A governemnt clearing house is a pretty tall order. I doubt one will be formed - possibly? The NSA does some security related stuff, and posts information about how to harden systems - potential expansion of that is hopeful?

I think it would be more likely that a University forms a large scale malware studying initiative, and then as a part of that sets up a nice clearing house for this kind of information. Although the idea that it would behave any different from CERT or SANS is probably not that good. Sounds like what you really want is just better modereated mailinglists to operate as up front filters before CERT and SANS catch up.

-Kevin

Michael Cloppert said...

It's a tall order, but a necessary one. The problem here extends beyond just malware. In late 2002, a distributed Denial-of-Service was launched against what was then all 13 root servers. This was a major attack on a key cog in the internet's infrastructure, but covering the details of this attack was well out of scope for many security sites. As an analyst at a large corporation at the time, knowing what type of bots were being used would have helped me analyze my network for signs that I'm part of the problem, for example.
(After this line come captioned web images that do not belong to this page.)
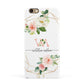 Blush Pink Rose Floral Personalised Apple iPhone 6 3D Snap Case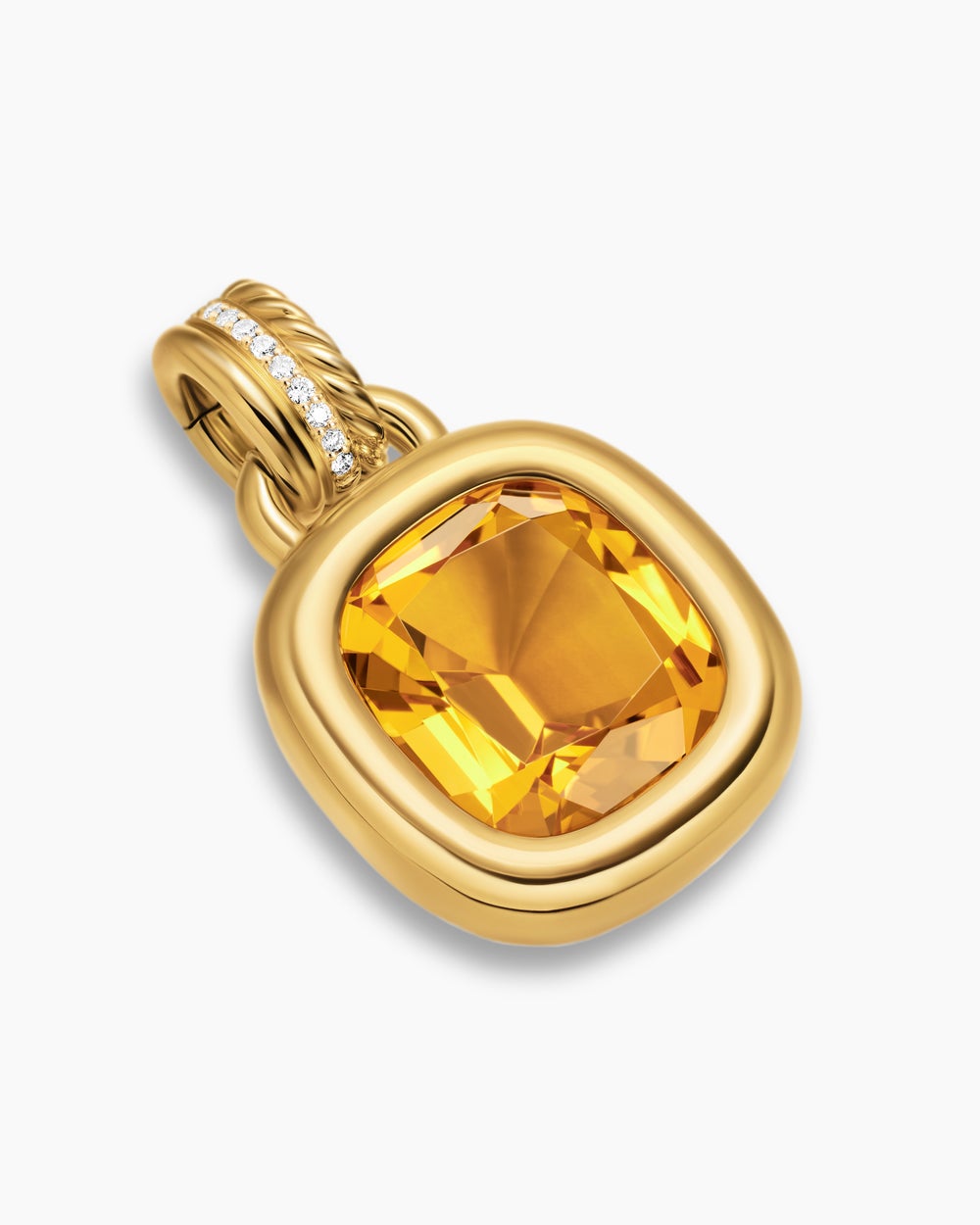 Womens DY Mercer® Color Amulet in 18K Yellow Gold with Citrine and Diamonds, 13mm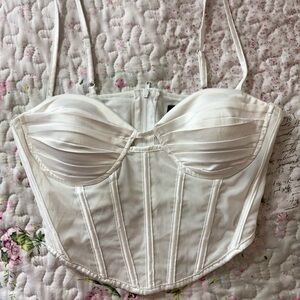Othr White Bustier Corset Top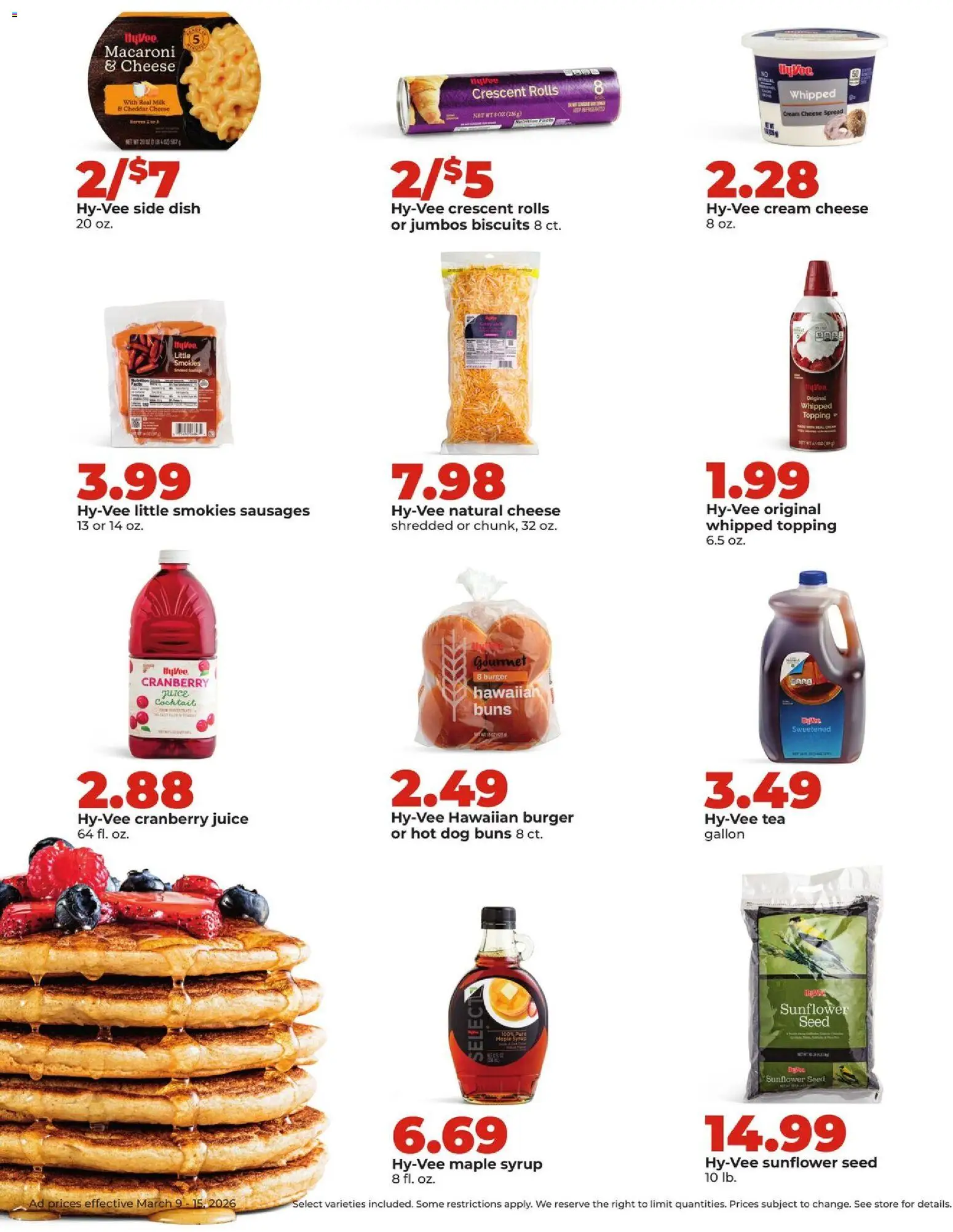 HyVee Weekly Ad - valid from 09.03.2026 | Page: 18 | Products: Milk, Cheese, Juice, Tea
What is needed is a group that pulls together security information that's already available, and provides research where information is needed but not available. In such a position, it could make recommendations on dispute resolution and provide proposals to standards boards.

You mention the NSA. A lot of good guidance has come out of the NSA's research, but the problem here is obvious: so much of their work involves classified information that much of it isn't shared. And it's precisely the sharing of information in an efficient and effective manner that I'm speaking to.

Michael Cloppert said...

Kevin,

Re-reading your post, I think I missed your point. At the moment, I agree that creating such a clearing-house is highly unlikely. For my part, the intention here was to simply highlight the need for one, and present some rough arguments to support that point.